YOUR TASK: Every record must be repeated exactly; omit any pictures they contain.

DATASET CONTENT:

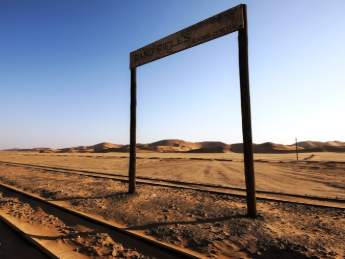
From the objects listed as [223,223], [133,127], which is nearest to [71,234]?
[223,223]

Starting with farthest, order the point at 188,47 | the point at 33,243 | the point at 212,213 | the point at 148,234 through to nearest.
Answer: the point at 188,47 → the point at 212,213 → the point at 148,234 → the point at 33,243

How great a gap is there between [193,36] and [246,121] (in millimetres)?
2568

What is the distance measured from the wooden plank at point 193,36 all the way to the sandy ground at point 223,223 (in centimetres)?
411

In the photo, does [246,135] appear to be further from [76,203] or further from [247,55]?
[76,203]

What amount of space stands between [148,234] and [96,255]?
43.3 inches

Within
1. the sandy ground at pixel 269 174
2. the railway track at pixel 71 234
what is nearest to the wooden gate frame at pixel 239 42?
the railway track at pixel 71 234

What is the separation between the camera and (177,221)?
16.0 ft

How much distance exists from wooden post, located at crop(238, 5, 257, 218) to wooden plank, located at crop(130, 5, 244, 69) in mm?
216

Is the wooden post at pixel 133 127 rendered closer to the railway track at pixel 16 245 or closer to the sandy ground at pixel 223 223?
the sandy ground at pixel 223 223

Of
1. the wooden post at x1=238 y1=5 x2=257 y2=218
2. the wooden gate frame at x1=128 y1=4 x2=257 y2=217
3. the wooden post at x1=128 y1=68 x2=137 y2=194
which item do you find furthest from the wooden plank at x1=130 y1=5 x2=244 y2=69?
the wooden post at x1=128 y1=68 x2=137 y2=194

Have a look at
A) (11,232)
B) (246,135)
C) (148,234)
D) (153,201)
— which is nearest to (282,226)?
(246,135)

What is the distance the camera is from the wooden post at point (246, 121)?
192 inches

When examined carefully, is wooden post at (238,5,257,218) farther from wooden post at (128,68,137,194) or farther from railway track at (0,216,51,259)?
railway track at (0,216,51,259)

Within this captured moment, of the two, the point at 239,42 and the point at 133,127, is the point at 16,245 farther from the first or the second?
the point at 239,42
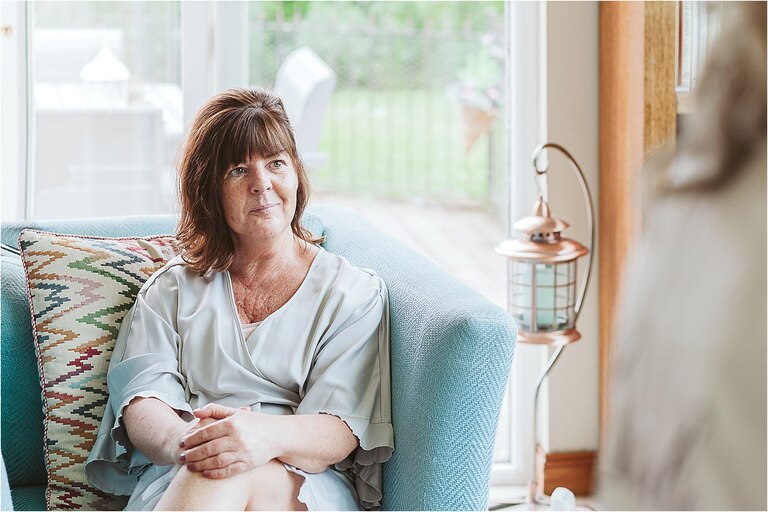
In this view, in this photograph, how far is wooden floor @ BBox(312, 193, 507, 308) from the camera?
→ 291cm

RESULT FOR THIS EXERCISE:
From the objects listed as [223,223], [133,127], which is nearest to [71,234]?
[223,223]

Starting with farthest, order the point at 188,47 | the point at 33,243 | the point at 212,213 | the point at 148,234 through to nearest.
Answer: the point at 188,47 → the point at 212,213 → the point at 148,234 → the point at 33,243

How great a gap is there between [193,36] and [246,121] (in millimetres)?
2568

What is the distance measured from the wooden plank at point 193,36 all the way to the sandy ground at point 223,223 (in centimetres)?
411

In the photo, does [246,135] appear to be further from [76,203] or further from [247,55]?
[76,203]

What amount of space stands between [148,234] and [96,255]?
43.3 inches

Within
1. the sandy ground at pixel 269 174
2. the railway track at pixel 71 234
what is nearest to the wooden gate frame at pixel 239 42?
the railway track at pixel 71 234

What is the separation between the camera and (177,221)?
16.0 ft

How much distance exists from wooden post, located at crop(238, 5, 257, 218) to wooden plank, located at crop(130, 5, 244, 69) in mm?
216

Is the wooden post at pixel 133 127 rendered closer to the railway track at pixel 16 245 or closer to the sandy ground at pixel 223 223?
the sandy ground at pixel 223 223

Of
1. the wooden post at x1=238 y1=5 x2=257 y2=218
2. the wooden gate frame at x1=128 y1=4 x2=257 y2=217
3. the wooden post at x1=128 y1=68 x2=137 y2=194
which item do you find furthest from the wooden plank at x1=130 y1=5 x2=244 y2=69?
the wooden post at x1=128 y1=68 x2=137 y2=194

Have a look at
A) (11,232)
B) (246,135)
C) (148,234)
D) (153,201)
— which is nearest to (282,226)?
(246,135)

What is the distance the camera is from the wooden post at point (246, 121)?
192 inches

When examined carefully, is wooden post at (238,5,257,218) farther from wooden post at (128,68,137,194) or farther from railway track at (0,216,51,259)?
railway track at (0,216,51,259)

Within this captured moment, of the two, the point at 239,42 and the point at 133,127, is the point at 16,245 farther from the first or the second?
the point at 239,42
In this view, in this photograph, how far is wooden floor @ BBox(312, 193, 507, 308) from the camera?
→ 291cm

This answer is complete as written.